Disease Severity Prediction
Partial least-squares path modeling allowed for highlighting the relative contributions of the studied composite variables (“Leaf growth” and “Leaf physiology”) in the global explanation of the global “Disease” variable, depending on the experimental conditions (“Variety,” “Climate,” “Year”). The “Disease” variable was explained at R2 = 0.61 by “Leaf growth,” “Leaf physiology,” and “Year,” with relative contributions of 57.3, 19.5, and 23.2%, respectively (Figure 8). Variations in leaf physiology were explained at R2 = 0.50, mainly by leaf growth (87%) (leaf age, leaf temperature for development and leaf surface). “Variety” and “Climate” only poorly contributed to leaf physiology level. When considering total effects (indirect plus direct effects) on the disease, “Leaf growth” had a higher effect on “Disease” (−0.68) compared with “Leaf Physiology” (−0.27), due to the correlation between variables. Leaf water content (1/LWC) and simple sugars (SS) made the greatest contributions to “Leaf physiology” (w = 0.62 and 0.38, respectively), indicating that, regardless of whether sugar (SS) increases or water content decreases, the “Disease” variable decreases. The “Year” effect certainly reflects the variation of isolate aggressiveness that was obvious when considering the level of sporulation per colony diameter. The relative goodness of fit of the model was high (GoFrel = 0.85) with moderate absolute goodness of fit (GoFabs = 0.55), indicating that the predictors used only partly explained disease variation.
Figure 8. Output of partial least squares path modeling for the two years of experiments describing the relationships between the endogenous latent variable “disease” to the other latent exogenous variables “Leaf growth,” “Leaf Physiology,” “Inoculum,” “Variety,” and “Climate/date.” Corr indicates the correlation coefficient between two latent variables, CR2 indicates the relative contribution of exogenous latent variables to endogenous one, Reg indicates the regression coefficient, R2 indicates the regression coefficient between two latent variables, and w indicates the outer weights yielding the covariances between the manifest variable and its inner latent variable. Blue lines indicate negative correlations, and red lines indicate positive correlations.

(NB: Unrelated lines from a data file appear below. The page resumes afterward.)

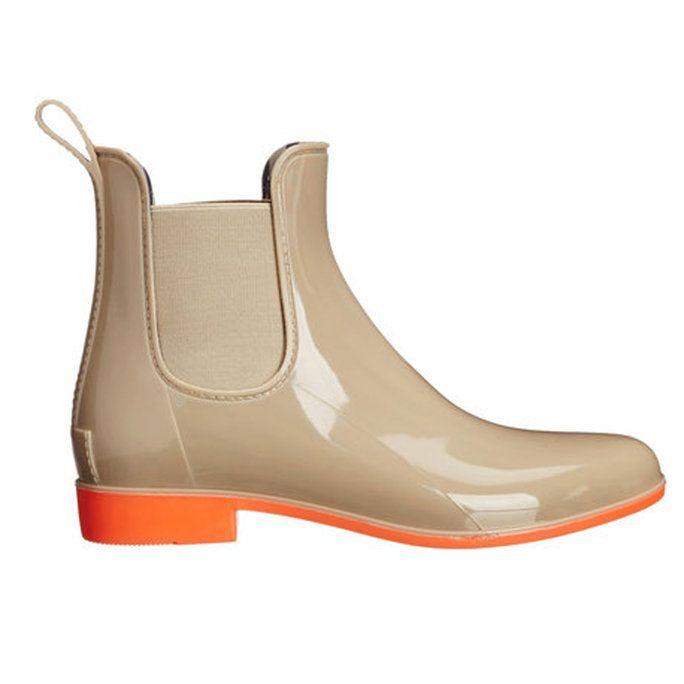 Rainy days are never fun but with these adorable wellies, you can splash through the puddles in style.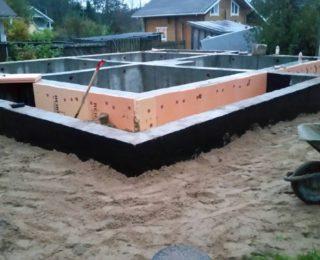 СНТ Камешки - монолитная плита с ростверком под дом из бруса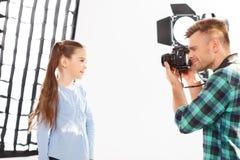 Το μικρό κορίτσι θέτει κατά τη διάρκεια της photoshooting διαδικασίας Στοκ εικόνα με δικαίωμα ελεύθερης χρήσης
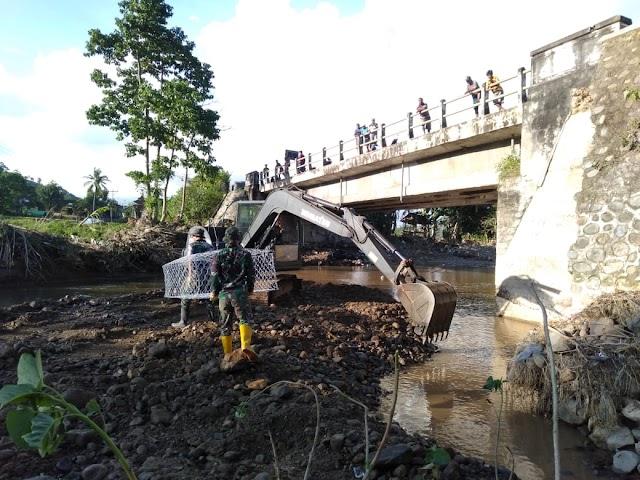 Antisipasi Kerusakan Makin Parah, Satgas Zeni TNI AD Perbaiki Dua Jembatan di Madapangga.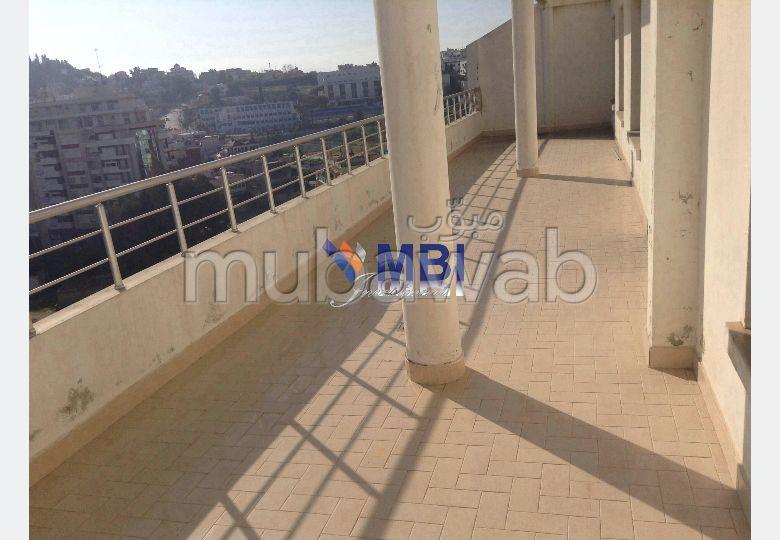 شقة مساحتها 134م²، مطبخ مجهز، شرفة، غرفتين، طنجة المدينة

Logistic regression showed that, with a maximum of one co-variable, leaf age was the best predictor (Pr > LR < 0.0001, β0 = 4.12, β1 = −0.20), with sensitivity of 86.02% (73.3% for the validation sample) and very high discrimination (AUC = 0.927) of “diseased” vs. “not diseased” leaves. The individuals not well assigned were those at the transition state or very young leaves that were not sufficiently sporulating but that were considered susceptible by the model. If we analyzed the probability after model fitting, there was a probability for a leaf to be susceptible of 0.8 for an average leaf age of 13.3 days [11.4; 14.9] and a probability decrease at 0.5 for a leaf age of 20 days [18.7; 21.4]. With two co-variables, leaf age and starch content were the best predictors, but the model was only slightly improved (AUC = 0.936) with slightly higher specificity (prediction that the leaf is healthy given that it is observed to be healthy).
Discussion
Understanding and quantifying the process of ontogenic resistance of the grapevine leaf of the two susceptible, first widely cultivated wine cultivars Cabernet Sauvignon and Merlot to one of the major fungal pathogens, E. necator is a prerequisite to promote more sustainable pest management strategies in viticulture. Although ontogenic resistance on grapevine bunches has been well documented (Ficke et al., 2002; Gee et al., 2008), little evidence is available of similar processes for leaves, although leaves are the primary targets for the onset of epidemics. In this study, we attempted to analyse and quantify how the life traits of the pathogen were impacted by ontogenetic resistance and find predictors on the plant side associated with them. To obtain a generic view of the phenomenon, we used shoots coming from vinestocks grown in vineyards under different environmental conditions, and we used several predictable variables that were more or less easy to measure and relevant to analyse leaf state change.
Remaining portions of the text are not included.